• [WHAT YOU WILL DO]: Output the data below verbatim, with no character changed.

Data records
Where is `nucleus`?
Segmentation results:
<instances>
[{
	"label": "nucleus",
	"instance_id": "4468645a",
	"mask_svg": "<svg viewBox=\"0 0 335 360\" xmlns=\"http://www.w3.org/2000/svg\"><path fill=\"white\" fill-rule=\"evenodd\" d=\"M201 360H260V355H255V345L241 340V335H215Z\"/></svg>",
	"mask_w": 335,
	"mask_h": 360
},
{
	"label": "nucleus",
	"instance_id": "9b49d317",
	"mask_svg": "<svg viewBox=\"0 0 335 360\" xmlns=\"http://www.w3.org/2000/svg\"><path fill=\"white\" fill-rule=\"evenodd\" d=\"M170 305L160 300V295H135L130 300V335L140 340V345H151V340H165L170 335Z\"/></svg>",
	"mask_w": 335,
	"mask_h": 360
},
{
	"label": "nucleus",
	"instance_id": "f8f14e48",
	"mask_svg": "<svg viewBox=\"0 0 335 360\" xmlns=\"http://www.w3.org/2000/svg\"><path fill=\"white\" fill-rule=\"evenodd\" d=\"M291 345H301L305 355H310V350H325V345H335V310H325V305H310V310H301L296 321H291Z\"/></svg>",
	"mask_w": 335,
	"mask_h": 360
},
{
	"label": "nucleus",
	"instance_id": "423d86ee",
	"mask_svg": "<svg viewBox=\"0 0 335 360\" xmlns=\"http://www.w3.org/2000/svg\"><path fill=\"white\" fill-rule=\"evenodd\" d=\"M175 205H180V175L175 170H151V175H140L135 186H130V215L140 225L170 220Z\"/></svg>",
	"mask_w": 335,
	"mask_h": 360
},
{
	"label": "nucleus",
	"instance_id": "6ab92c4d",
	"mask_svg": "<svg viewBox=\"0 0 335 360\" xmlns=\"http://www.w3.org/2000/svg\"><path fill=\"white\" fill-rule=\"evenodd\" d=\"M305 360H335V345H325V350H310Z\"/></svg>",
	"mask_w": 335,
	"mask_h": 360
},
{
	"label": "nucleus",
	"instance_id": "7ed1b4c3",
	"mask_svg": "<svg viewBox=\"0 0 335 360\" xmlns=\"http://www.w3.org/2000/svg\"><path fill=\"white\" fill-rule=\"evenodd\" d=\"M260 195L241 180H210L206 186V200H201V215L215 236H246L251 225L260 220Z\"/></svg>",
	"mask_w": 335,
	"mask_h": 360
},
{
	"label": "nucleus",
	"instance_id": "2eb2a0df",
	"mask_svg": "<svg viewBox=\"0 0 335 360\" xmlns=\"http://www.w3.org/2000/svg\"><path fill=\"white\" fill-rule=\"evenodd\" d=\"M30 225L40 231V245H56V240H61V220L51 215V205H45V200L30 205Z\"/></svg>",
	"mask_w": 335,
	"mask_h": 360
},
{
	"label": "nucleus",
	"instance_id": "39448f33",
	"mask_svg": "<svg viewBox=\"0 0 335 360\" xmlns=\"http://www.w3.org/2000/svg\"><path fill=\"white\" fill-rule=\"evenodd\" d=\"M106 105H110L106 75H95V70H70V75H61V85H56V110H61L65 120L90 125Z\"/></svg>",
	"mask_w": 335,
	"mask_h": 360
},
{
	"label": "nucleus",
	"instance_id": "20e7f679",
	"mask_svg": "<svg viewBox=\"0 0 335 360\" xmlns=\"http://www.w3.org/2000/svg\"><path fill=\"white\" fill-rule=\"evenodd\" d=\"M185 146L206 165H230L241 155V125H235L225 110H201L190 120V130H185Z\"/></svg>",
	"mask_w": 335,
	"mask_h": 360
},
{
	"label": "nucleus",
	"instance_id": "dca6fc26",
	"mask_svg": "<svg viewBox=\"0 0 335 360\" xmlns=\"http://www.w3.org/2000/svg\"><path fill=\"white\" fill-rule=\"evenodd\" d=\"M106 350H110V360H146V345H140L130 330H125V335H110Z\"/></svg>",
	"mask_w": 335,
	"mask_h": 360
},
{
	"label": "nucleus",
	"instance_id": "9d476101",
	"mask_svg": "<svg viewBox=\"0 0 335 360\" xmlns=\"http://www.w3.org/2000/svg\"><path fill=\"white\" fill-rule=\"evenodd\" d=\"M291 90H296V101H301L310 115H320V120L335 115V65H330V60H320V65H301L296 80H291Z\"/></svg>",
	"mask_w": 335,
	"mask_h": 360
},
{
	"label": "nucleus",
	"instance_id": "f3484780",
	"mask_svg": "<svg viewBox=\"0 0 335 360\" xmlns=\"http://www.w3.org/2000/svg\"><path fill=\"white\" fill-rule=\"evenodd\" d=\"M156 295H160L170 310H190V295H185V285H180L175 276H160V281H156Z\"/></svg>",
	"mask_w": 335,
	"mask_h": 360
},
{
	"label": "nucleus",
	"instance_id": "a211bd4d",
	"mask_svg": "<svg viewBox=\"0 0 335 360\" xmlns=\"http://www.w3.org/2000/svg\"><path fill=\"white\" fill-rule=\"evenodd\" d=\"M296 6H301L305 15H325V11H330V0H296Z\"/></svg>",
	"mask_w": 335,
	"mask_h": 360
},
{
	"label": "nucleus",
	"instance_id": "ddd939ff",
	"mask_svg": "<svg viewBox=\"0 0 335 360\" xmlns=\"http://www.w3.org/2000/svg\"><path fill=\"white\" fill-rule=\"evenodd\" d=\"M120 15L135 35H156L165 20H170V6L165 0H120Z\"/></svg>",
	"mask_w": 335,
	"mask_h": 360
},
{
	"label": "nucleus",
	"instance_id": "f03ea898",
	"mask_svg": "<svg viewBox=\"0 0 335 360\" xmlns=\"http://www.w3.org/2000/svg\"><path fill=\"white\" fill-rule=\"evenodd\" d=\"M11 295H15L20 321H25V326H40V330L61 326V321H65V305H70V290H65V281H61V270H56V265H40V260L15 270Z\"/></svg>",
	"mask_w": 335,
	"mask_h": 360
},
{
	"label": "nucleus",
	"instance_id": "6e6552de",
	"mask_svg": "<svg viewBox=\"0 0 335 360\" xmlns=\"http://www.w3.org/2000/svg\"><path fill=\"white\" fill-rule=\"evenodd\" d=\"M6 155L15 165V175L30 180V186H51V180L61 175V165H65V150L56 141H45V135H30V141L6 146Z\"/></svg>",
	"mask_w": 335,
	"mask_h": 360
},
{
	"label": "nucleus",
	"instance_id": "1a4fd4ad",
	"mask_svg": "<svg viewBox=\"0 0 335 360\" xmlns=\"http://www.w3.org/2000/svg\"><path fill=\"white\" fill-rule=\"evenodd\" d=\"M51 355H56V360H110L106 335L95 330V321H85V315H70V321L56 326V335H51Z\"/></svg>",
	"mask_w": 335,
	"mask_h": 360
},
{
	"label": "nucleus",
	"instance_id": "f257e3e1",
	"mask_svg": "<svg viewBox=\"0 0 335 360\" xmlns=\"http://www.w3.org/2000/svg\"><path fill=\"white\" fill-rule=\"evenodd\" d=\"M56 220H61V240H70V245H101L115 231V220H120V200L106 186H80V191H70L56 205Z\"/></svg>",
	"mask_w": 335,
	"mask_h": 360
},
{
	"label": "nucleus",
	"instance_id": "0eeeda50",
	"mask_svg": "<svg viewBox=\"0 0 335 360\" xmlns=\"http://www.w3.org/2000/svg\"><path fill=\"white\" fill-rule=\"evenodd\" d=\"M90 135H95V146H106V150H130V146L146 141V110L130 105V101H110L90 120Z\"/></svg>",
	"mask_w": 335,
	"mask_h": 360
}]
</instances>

• [FULL RESPONSE]:
Where is `nucleus`?
Segmentation results:
<instances>
[{
	"label": "nucleus",
	"instance_id": "4468645a",
	"mask_svg": "<svg viewBox=\"0 0 335 360\" xmlns=\"http://www.w3.org/2000/svg\"><path fill=\"white\" fill-rule=\"evenodd\" d=\"M201 360H260V355H255V345L241 340V335H215Z\"/></svg>",
	"mask_w": 335,
	"mask_h": 360
},
{
	"label": "nucleus",
	"instance_id": "9b49d317",
	"mask_svg": "<svg viewBox=\"0 0 335 360\" xmlns=\"http://www.w3.org/2000/svg\"><path fill=\"white\" fill-rule=\"evenodd\" d=\"M170 305L160 300V295H135L130 300V335L140 340V345H151V340H165L170 335Z\"/></svg>",
	"mask_w": 335,
	"mask_h": 360
},
{
	"label": "nucleus",
	"instance_id": "f8f14e48",
	"mask_svg": "<svg viewBox=\"0 0 335 360\" xmlns=\"http://www.w3.org/2000/svg\"><path fill=\"white\" fill-rule=\"evenodd\" d=\"M291 345H301L305 355H310V350H325V345H335V310H325V305H310V310H301L296 321H291Z\"/></svg>",
	"mask_w": 335,
	"mask_h": 360
},
{
	"label": "nucleus",
	"instance_id": "423d86ee",
	"mask_svg": "<svg viewBox=\"0 0 335 360\" xmlns=\"http://www.w3.org/2000/svg\"><path fill=\"white\" fill-rule=\"evenodd\" d=\"M175 205H180V175L175 170H151V175H140L135 186H130V215L140 225L170 220Z\"/></svg>",
	"mask_w": 335,
	"mask_h": 360
},
{
	"label": "nucleus",
	"instance_id": "6ab92c4d",
	"mask_svg": "<svg viewBox=\"0 0 335 360\" xmlns=\"http://www.w3.org/2000/svg\"><path fill=\"white\" fill-rule=\"evenodd\" d=\"M305 360H335V345H325V350H310Z\"/></svg>",
	"mask_w": 335,
	"mask_h": 360
},
{
	"label": "nucleus",
	"instance_id": "7ed1b4c3",
	"mask_svg": "<svg viewBox=\"0 0 335 360\" xmlns=\"http://www.w3.org/2000/svg\"><path fill=\"white\" fill-rule=\"evenodd\" d=\"M260 195L241 180H210L206 186V200H201V215L215 236H246L251 225L260 220Z\"/></svg>",
	"mask_w": 335,
	"mask_h": 360
},
{
	"label": "nucleus",
	"instance_id": "2eb2a0df",
	"mask_svg": "<svg viewBox=\"0 0 335 360\" xmlns=\"http://www.w3.org/2000/svg\"><path fill=\"white\" fill-rule=\"evenodd\" d=\"M30 225L40 231V245H56V240H61V220L51 215V205H45V200L30 205Z\"/></svg>",
	"mask_w": 335,
	"mask_h": 360
},
{
	"label": "nucleus",
	"instance_id": "39448f33",
	"mask_svg": "<svg viewBox=\"0 0 335 360\" xmlns=\"http://www.w3.org/2000/svg\"><path fill=\"white\" fill-rule=\"evenodd\" d=\"M106 105H110L106 75H95V70H70V75H61V85H56V110H61L65 120L90 125Z\"/></svg>",
	"mask_w": 335,
	"mask_h": 360
},
{
	"label": "nucleus",
	"instance_id": "20e7f679",
	"mask_svg": "<svg viewBox=\"0 0 335 360\" xmlns=\"http://www.w3.org/2000/svg\"><path fill=\"white\" fill-rule=\"evenodd\" d=\"M185 146L206 165H230L241 155V125H235L225 110H201L190 120V130H185Z\"/></svg>",
	"mask_w": 335,
	"mask_h": 360
},
{
	"label": "nucleus",
	"instance_id": "dca6fc26",
	"mask_svg": "<svg viewBox=\"0 0 335 360\" xmlns=\"http://www.w3.org/2000/svg\"><path fill=\"white\" fill-rule=\"evenodd\" d=\"M106 350H110V360H146V345H140L130 330H125V335H110Z\"/></svg>",
	"mask_w": 335,
	"mask_h": 360
},
{
	"label": "nucleus",
	"instance_id": "9d476101",
	"mask_svg": "<svg viewBox=\"0 0 335 360\" xmlns=\"http://www.w3.org/2000/svg\"><path fill=\"white\" fill-rule=\"evenodd\" d=\"M291 90H296V101H301L310 115H320V120L335 115V65H330V60H320V65H301L296 80H291Z\"/></svg>",
	"mask_w": 335,
	"mask_h": 360
},
{
	"label": "nucleus",
	"instance_id": "f3484780",
	"mask_svg": "<svg viewBox=\"0 0 335 360\" xmlns=\"http://www.w3.org/2000/svg\"><path fill=\"white\" fill-rule=\"evenodd\" d=\"M156 295H160L170 310H190V295H185V285H180L175 276H160V281H156Z\"/></svg>",
	"mask_w": 335,
	"mask_h": 360
},
{
	"label": "nucleus",
	"instance_id": "a211bd4d",
	"mask_svg": "<svg viewBox=\"0 0 335 360\" xmlns=\"http://www.w3.org/2000/svg\"><path fill=\"white\" fill-rule=\"evenodd\" d=\"M296 6H301L305 15H325V11H330V0H296Z\"/></svg>",
	"mask_w": 335,
	"mask_h": 360
},
{
	"label": "nucleus",
	"instance_id": "ddd939ff",
	"mask_svg": "<svg viewBox=\"0 0 335 360\" xmlns=\"http://www.w3.org/2000/svg\"><path fill=\"white\" fill-rule=\"evenodd\" d=\"M120 15L135 35H156L165 20H170V6L165 0H120Z\"/></svg>",
	"mask_w": 335,
	"mask_h": 360
},
{
	"label": "nucleus",
	"instance_id": "f03ea898",
	"mask_svg": "<svg viewBox=\"0 0 335 360\" xmlns=\"http://www.w3.org/2000/svg\"><path fill=\"white\" fill-rule=\"evenodd\" d=\"M11 295H15L20 321H25V326H40V330L61 326V321H65V305H70V290H65V281H61V270H56V265H40V260L15 270Z\"/></svg>",
	"mask_w": 335,
	"mask_h": 360
},
{
	"label": "nucleus",
	"instance_id": "6e6552de",
	"mask_svg": "<svg viewBox=\"0 0 335 360\" xmlns=\"http://www.w3.org/2000/svg\"><path fill=\"white\" fill-rule=\"evenodd\" d=\"M6 155L15 165V175L30 180V186H51V180L61 175V165H65V150L56 141H45V135H30V141L6 146Z\"/></svg>",
	"mask_w": 335,
	"mask_h": 360
},
{
	"label": "nucleus",
	"instance_id": "1a4fd4ad",
	"mask_svg": "<svg viewBox=\"0 0 335 360\" xmlns=\"http://www.w3.org/2000/svg\"><path fill=\"white\" fill-rule=\"evenodd\" d=\"M51 355H56V360H110L106 335L95 330V321H85V315H70V321L56 326V335H51Z\"/></svg>",
	"mask_w": 335,
	"mask_h": 360
},
{
	"label": "nucleus",
	"instance_id": "f257e3e1",
	"mask_svg": "<svg viewBox=\"0 0 335 360\" xmlns=\"http://www.w3.org/2000/svg\"><path fill=\"white\" fill-rule=\"evenodd\" d=\"M56 220H61V240H70V245H101L115 231V220H120V200L106 186H80V191H70L56 205Z\"/></svg>",
	"mask_w": 335,
	"mask_h": 360
},
{
	"label": "nucleus",
	"instance_id": "0eeeda50",
	"mask_svg": "<svg viewBox=\"0 0 335 360\" xmlns=\"http://www.w3.org/2000/svg\"><path fill=\"white\" fill-rule=\"evenodd\" d=\"M90 135H95V146H106V150H130V146L146 141V110L130 105V101H110L90 120Z\"/></svg>",
	"mask_w": 335,
	"mask_h": 360
}]
</instances>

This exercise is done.